ジョン・ケイル『PARIS 1919』とカットアウト盤のお話



音楽のアルバムもCD化になって、もう20年以上。今では一部のファンを除いてはアナログ盤を買う人もいないでしょう。かつてアナログ(LP)時代には、カットアウト盤というものが存在していました。

カットアウト盤なんて知っているとしたら、かなり年配のロックファンになってしまうのではないでしょうか?カットアウト盤というのはアルバムジャケットの四隅のうちの一角(大抵は右上)をハサミかカッターで三角形に切り取って売られているアルバムの事です。あるいは、パンチで丸く穴を空けてあるアルバムもあります。

これは売れ残りや、売れないアルバムを安くして売っていますという目印のような物で、通常2000円前後で売られているものを1000円以下の価格で売っている物なのです。簡単に言うとアナログ盤のセールス品です。当然これは輸入盤のみで日本盤にはこういったものはありません。意図して傷ものにしてしまうわけですが、中身のレコードはけして中古ではなくて新品です。

カットアウト盤には、名盤と言われるものは、ほとんどないのですがたまに例外があったりします。私は5・6枚カットアウト盤を持っていたと思うのですが、今も持っているのがこの【ジョン・ケイル】の『PARIS 1919』というアルバム1枚だけです。

ジョン・ケイルと言う人は当時のロックシーンではアンダーグラウンド的な存在で、【ヴェルベット・アンダーグラウンド】のオリジナルメンバーであったり、プログレ関連では【ケヴィン・エアーズ】や【ブライアン・イーノ】と親交があったり、ニューヨークのロックシーンでは【パティ・スミス】や【ストゥージス】などのパンクシーンとも関わりがありました。マニアックなロック好きには支持されていた人でしたね。

ソロ作品にはアンディ・ウォーホールのアルバムデザインによる『コダカラー』なんていう前衛的なアルバムも出したりはしていますが、案外ポップな作風が主流だったりします。

この『PARIS 1919』などもその傾向のアルバムで、は1973年の作品です。クラシックの弦楽奏をバックにしたロマンチックでポップな楽曲が多いです。ダンディズムにユーモアにヨーロピアン志向の伝統的な優雅さも感じられて、裏ジャケットには前衛的な遊びもかすかに見せていたりします。

「CHILD’S CHRISTMAS IN WALES」のパイプオルガンなんて、【プロコル・ハルム】の「青い影」を思い起こさせる名曲です。「HANKY PANKY NOHOW」「ANDALUCIA」も美しいアコギとストリングスをバックにゆったりと語りかけるジョン・ケイルの円くて優しいヴォーカルにウットリします。

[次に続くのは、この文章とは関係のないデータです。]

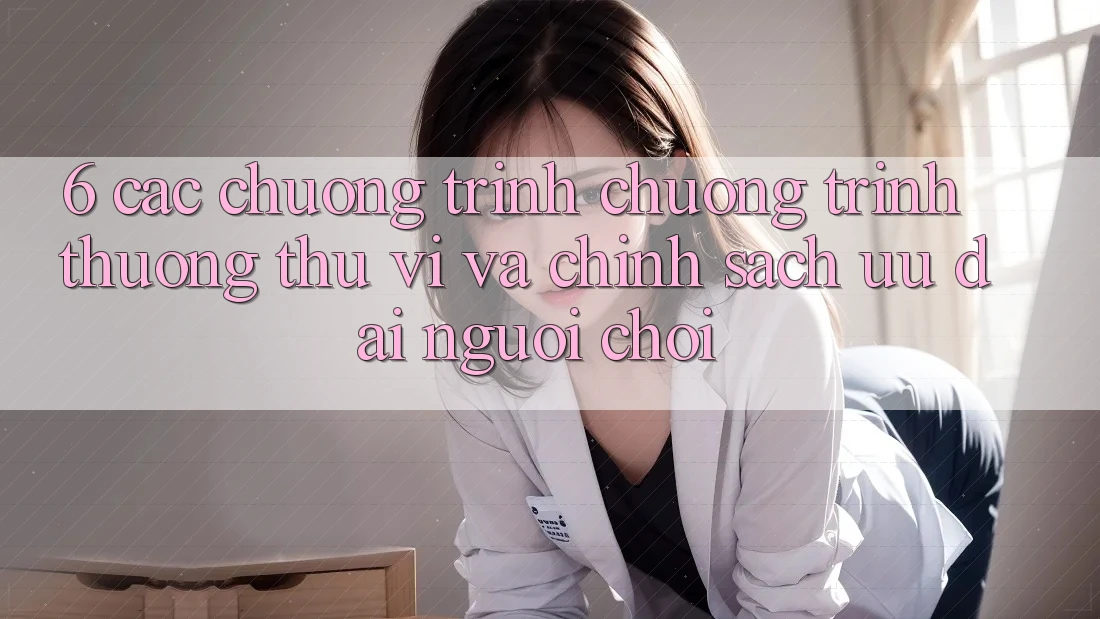 6. Các chương trình chương trình thưởng thú vị và chính sách ưu đãi người chơi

なおプロデュースにはクリス・トーマス、ゲスト・ミュージシャンには【リトル・フィート】のローウェル・ジョージも参加。

ジョン・ケイルはニューヨーク出身のアメリカ人かとずっと思っていたら、ウェールズ出身のイギリス人のようでした。

このアルバムは曲の良さが際だっている名盤、カットアウト盤にされていたのが不可解です。